In some aspects, an oligonucleotide is attached to a lipid nanoparticle core through a spacer (and, in some embodiments, additionally through a linker). “Spacer” as used herein means a moiety that serves to increase distance between the nanoparticle and the oligonucleotide, or to increase distance between individual oligonucleotides when attached to the nanoparticle in multiple copies. Thus, spacers are contemplated being located between individual oligonucleotides in tandem, whether the oligonucleotides have the same sequence or have different sequences.

In some aspects, the spacer when present is an organic moiety. In some aspects, the spacer is a polymer, including but not limited to a water-soluble polymer, a nucleic acid, a polypeptide, an oligosaccharide, a carbohydrate, a lipid, an ethylglycol, or a combination thereof. In any of the aspects or embodiments of the disclosure, the spacer is an oligo(ethylene glycol)-based spacer. In various embodiments, an oligonucleotide comprises 1, 2, 3, 4, 5, or more spacer (e.g., Spacer-18 (hexaethyleneglycol)) moieties.
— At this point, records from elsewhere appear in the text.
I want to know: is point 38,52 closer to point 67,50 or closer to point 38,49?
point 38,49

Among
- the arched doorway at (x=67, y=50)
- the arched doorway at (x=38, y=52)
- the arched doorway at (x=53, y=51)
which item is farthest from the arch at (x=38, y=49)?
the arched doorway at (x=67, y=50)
In further embodiments, the spacer is an alkane-based spacer (e.g., C12). In some embodiments, the spacer is an oligonucleotide spacer (e.g., T5). An oligonucleotide spacer may have any sequence that does not interfere with the ability of the oligonucleotide to perform an intended function (e.g., stimulate an immune response or inhibit gene expression). In certain aspects, the bases of the oligonucleotide spacer are all adenylic acids, all thymidylic acids, all cytidylic acids, all guanylic acids, all uridylic acids, or all some other modified base.

In various embodiments, the length of the spacer is or is equivalent to at least about 2 nucleotides, at least about 3 nucleotides, at least about 4 nucleotides, at least about 5 nucleotides, 5-10 nucleotides, 10 nucleotides, 20 nucleotides, 10-30 nucleotides, or even greater than 30 nucleotides.

Oligonucleotide Attachment to a Lipid Nanoparticle Core.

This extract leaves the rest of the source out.